Tarefa proposta A.
Substitua "farther" por "further" nos registros, da linha que contém "Comparing point 15,136" até o fim dos registros, e reescreva essas linhas sem nenhuma outra alteração.

Trecho fornecido.
════════

Se a LDO não for aprovada, como serão realizados os gastos públicos em 2021?

Fernando Facury Scaff*

Estamos prestes a viver algo inusitado no Brasil em termos orçamentários. Estamos no final de novembro e a Lei de Diretrizes Orçamentárias (LDO), que deveria ter sido votada até 17 de julho, ainda não foi aprovada — isto é, não poderá haver o recesso parlamentar previsto para 22 de dezembro (artigo 57, §2º, CF).

A situação se torna mais peculiar quando se identifica que a Comissão Mista do Orçamento (artigo 166, §1º, CF) está acéfala, por ausência de eleição de seu presidente.

É usual no Brasil a demora na aprovação da Lei Orçamentária Anual (LOA), conforme mencionei em outro texto. A LOA para o ano de 1994 (Lei 8.933) foi aprovada em 9 de novembro de 1994 — governo Itamar — e a LOA para 2016 (Lei 13.332) foi aprovada em 1º de setembro de 2016 — governo Temer.

Ocorre que a situação agora é diversa, pois não se trata de LOA, mas da lei que a precede, necessária para sua elaboração (artigo 165, §2º, CF), que é a LDO.

É verdade que a aprovação da LDO também já sofreu atrasos, tendo sido aprovada apenas em dezembro em 2006, 2014, 2015 e 2016, segundo levantamento efetuado pelo Senado, porém jamais passou de um ano para outro.

Exposto o cenário, quais os problemas à sua frente?

Primeiro, qual o impacto da não aprovação em 2020 da LDO para 2021? Em termos de planejamento é uma lástima, pois o Congresso deixa de opinar sobre os planos do Poder Executivo para o próximo ano, com destaque para dois assuntos: a) qual meta de superavit primário deverá ser perseguida; e b) como deverão ser realizados os gastos públicos em caso de não aprovação da LOA.

════════

Tarefa proposta B.
Segundo o texto sobre a LDO, até que data a Lei de Diretrizes Orçamentárias deveria ter sido votada?

Registros brutos.
════════

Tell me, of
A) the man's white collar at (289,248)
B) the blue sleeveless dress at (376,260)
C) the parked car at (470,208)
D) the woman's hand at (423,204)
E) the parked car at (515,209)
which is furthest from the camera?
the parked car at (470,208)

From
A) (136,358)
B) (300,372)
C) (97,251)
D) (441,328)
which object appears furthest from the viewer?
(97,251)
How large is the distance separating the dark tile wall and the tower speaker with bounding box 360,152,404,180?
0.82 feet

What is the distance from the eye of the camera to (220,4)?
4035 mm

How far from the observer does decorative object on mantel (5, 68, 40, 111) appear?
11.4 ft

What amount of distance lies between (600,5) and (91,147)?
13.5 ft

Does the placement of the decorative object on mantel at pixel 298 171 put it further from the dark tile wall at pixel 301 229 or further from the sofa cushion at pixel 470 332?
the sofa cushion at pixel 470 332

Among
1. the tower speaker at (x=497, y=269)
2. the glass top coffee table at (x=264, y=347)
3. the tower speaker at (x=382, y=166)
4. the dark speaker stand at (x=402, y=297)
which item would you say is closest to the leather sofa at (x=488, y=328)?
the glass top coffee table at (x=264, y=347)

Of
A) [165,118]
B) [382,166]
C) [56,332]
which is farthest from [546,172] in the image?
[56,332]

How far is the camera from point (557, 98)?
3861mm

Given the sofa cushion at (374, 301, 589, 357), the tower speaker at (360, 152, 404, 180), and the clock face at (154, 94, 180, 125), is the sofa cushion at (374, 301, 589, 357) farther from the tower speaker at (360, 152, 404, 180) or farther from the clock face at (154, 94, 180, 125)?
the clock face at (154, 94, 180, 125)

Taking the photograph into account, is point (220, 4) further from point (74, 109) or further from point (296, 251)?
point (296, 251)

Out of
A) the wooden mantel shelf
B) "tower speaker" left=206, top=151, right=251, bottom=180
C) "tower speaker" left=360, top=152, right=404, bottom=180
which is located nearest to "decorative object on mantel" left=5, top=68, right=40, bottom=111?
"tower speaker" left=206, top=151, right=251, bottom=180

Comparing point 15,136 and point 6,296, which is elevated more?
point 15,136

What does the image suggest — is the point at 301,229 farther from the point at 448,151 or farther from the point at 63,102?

════════

Resposta completa A.
Comparing point 15,136 and point 6,296, which is elevated more?
point 15,136

What does the image suggest — is the point at 301,229 further from the point at 448,151 or further from the point at 63,102?

Resposta completa B.
Até 17 de julho.